Four videos uploaded to YouTube in mid-March may help confirm the theory that Syrian President Bashar al-Assad is using chemical weapons against civilians.
The New York Times Lede blog posted the aforementioned footage on Thursday, the same day that the White House sent identical letters to Sens. John McCain and Carl Levin confirming that the administration had “varying degrees of confidence” that the Assad regime was using the chemical sarin to combat rebel forces intent on removing him from power.
Exposure to sarin, a nerve agent “500 times more toxic than cyanide,” can result in loss of control of bodily functions and involuntary twitching, eventually leading to a coma and suffocation.
The videos in question—posted by an account associated with the Syrian rebels—document various men being treated for these very symptoms at a clinic after an alleged March 19 attack on the town of Ateibeh, just outside of Damascus.
“Missiles came and they exploded, and they discharged something like water, but it was dark,” an unidentified man explains in the first video, according to the New York Time‘s Arabic translation. “It emitted a very foul smell.”
“A new massacre of civilians has been committed in the town of Ateibeh during a chemical strike on the town,” reiterates the camera man in the followup footage, which begins with disturbing images of a young and unresponsive man with discolored skin.

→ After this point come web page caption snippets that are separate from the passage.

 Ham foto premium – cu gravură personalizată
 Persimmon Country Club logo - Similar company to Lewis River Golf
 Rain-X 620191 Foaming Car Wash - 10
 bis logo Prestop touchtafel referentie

The third video is equally shocking. In it, a doctor inserts a tube inside the nostril of a convulsing victim, perhaps so as to prevent suffocation.
In the fourth and final clip of the batch, the videographer interviews a doctor in the clinic about his patients, their symptoms, and what he’s doing them to treat them. The latter laments and states that the majority of the victims being brought to his clinic are already dead, and those that are alive are being treated with atropine, an treatment used to combat symptoms of nerve gas poisoning.
The medical practitioner concludes his interview by making a plea to anyone watching.
“Unfortunately, if the world doesn’t want to stand by us militarily or doesn’t want to help us, the least they can do is send up a few atropine ampoules. We, to be honest, when we get a patient we can use up to 15 atropine ampoules in one hour. And we desperately need atropine. And there is a drug called Obidoxime. If they can provide us with Obidoxime, we don’t want anything else from them, neither weapons nor support. We just want them to help the patients we have here — the patients here that we are losing day after day. They’re all civilians and all children. What are they guilty of, those people? They just want medicine. We don’t want relief efforts. If you’re not capable of just sending us medicine, you will be held accountable by God.”